■ Fragmento de página:
Con Sophia perennis, se trata de lo siguiente: hay verdades innatas en el Espíritu humano que, sin embargo, en cierto modo yacen enterradas en la profundidad del «Corazón» -en el Intelecto puro- y sólo son accesibles a quien es espiritualmente contemplativo; y éstas son las verdades metafísicas fundamentales. A ellas tiene acceso el «gnóstico», el «pneumático» o el «teósofo» -en el sentido original y no sectario de estos términos- y a ellas tuvieron acceso también los «filósofos» en el sentido real y todavía inocente de la palabra: por ejemplo, Pitágoras, Platón y en gran medida también Aristóteles.

Si no hubiera Intelecto, ni Espíritu contemplativo y directamente conocedor, ni «Corazón-Conocimiento», tampoco habría razón capaz de lógica; los animales no tienen razón, pues son incapaces de conocimiento de Dios; en otras palabras, el hombre posee razón o entendimiento -y también lenguaje- sólo porque es fundamentalmente capaz de visión suprarracional, y por tanto de cierta verdad metafísica.


El contenido fundamental de la Verdad es lo Incondicionado, el Absoluto Metafísico; lo Último, que es también lo Absolutamente Bueno, el Agatón platónico. Pero está en la naturaleza de lo Absoluto ser Infinito y Omniposible, y en este sentido San Agustín dijo que está en la naturaleza del Bien comunicarse a sí mismo; si hay un sol, entonces también hay radiación; y ahí radica la necesidad del cosmos que proclama a Dios.

■ Datos del ejercicio:

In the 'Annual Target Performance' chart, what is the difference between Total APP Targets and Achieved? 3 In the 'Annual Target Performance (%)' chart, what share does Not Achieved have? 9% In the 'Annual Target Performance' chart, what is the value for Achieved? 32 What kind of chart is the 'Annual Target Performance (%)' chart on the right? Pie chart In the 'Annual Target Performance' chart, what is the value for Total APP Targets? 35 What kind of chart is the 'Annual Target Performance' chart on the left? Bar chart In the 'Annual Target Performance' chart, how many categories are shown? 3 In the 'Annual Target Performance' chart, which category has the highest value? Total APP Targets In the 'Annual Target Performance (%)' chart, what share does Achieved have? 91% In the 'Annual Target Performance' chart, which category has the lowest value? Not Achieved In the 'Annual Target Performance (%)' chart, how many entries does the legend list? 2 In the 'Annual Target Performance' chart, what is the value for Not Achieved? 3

■ Qué hacer:
A: Según el texto sobre la Sophia perennis, ¿por qué los animales no tienen razón?
B: Retoma el texto sobre la Sophia perennis y sigue escribiendo a partir de su última oración.

■ Resultados en orden:
A: Porque son incapaces de conocimiento de Dios.

B:
Sin embargo, decir radiación es también decir separación de la fuente de luz. Puesto que Dios es el Bien absoluto e infinito, lo que no es Dios -es decir, el mundo como tal- no puede ser absolutamente bueno: la no-divinidad del cosmos trae consigo, en sus limitaciones, el fenómeno del mal o de la maldad que, por ser un contraste, subraya aún más la naturaleza del Bien. «Cuanto más blasfema», como decía Eckhart, «más alaba a Dios».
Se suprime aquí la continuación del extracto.